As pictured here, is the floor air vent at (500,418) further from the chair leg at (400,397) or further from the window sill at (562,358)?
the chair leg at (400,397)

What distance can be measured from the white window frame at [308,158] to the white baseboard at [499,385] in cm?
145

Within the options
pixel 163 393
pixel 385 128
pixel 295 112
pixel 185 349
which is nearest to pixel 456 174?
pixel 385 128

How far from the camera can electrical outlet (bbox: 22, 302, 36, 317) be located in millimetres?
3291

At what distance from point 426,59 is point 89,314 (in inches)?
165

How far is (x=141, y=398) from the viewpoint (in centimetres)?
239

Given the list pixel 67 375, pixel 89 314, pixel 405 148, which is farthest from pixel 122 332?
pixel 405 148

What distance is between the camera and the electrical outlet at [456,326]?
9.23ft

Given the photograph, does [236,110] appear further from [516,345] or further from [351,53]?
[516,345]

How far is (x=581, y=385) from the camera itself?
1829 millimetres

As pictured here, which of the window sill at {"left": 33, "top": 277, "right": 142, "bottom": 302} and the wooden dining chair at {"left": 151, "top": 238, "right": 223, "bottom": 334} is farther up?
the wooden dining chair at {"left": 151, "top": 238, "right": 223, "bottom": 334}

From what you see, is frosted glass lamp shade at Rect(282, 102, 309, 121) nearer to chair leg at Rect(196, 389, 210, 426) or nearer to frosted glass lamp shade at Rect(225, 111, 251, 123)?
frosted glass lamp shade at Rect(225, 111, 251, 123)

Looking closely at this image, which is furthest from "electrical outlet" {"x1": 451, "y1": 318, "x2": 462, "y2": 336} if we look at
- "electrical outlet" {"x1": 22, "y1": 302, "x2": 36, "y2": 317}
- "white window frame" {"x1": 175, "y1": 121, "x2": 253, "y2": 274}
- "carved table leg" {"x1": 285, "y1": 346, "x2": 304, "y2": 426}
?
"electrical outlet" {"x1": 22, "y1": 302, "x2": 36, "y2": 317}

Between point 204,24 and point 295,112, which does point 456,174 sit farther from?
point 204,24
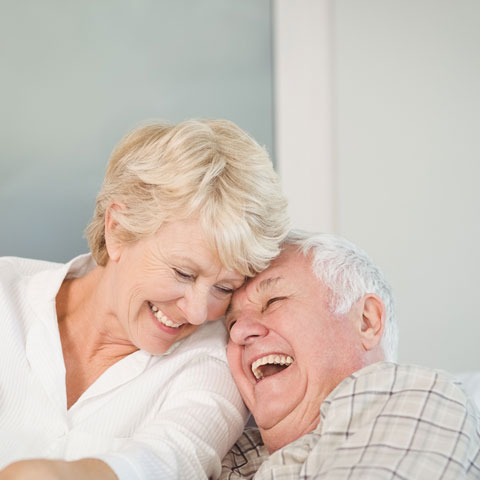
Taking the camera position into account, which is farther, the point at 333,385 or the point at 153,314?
the point at 153,314

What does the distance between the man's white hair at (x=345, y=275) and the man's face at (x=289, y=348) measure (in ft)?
0.07

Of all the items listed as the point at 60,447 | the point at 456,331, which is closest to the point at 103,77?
══════
**WHAT IS ASKED**: The copy should begin at the line containing "From what you" and end at the last line of the data above; please restate those lines word for word without the pictures.

**THE RESPONSE**:
From what you see, is frosted glass lamp shade at Rect(282, 102, 309, 121) nearer to chair leg at Rect(196, 389, 210, 426) or nearer to frosted glass lamp shade at Rect(225, 111, 251, 123)?
frosted glass lamp shade at Rect(225, 111, 251, 123)

Looking closely at this image, which is furthest from "electrical outlet" {"x1": 451, "y1": 318, "x2": 462, "y2": 336} if we look at
- "electrical outlet" {"x1": 22, "y1": 302, "x2": 36, "y2": 317}
- "white window frame" {"x1": 175, "y1": 121, "x2": 253, "y2": 274}
- "carved table leg" {"x1": 285, "y1": 346, "x2": 304, "y2": 426}
?
"electrical outlet" {"x1": 22, "y1": 302, "x2": 36, "y2": 317}

Between point 204,24 and point 295,112, which does point 456,174 sit farther from?
point 204,24
Taking the camera position into account, which is farther, the point at 333,385 or the point at 153,314?
the point at 153,314

What does the distance between the man's white hair at (x=345, y=275) and the man's face at (x=289, y=348) measure (in ft)?
0.07

Of all the items listed as the point at 60,447 | the point at 456,331, which is closest to the point at 103,77?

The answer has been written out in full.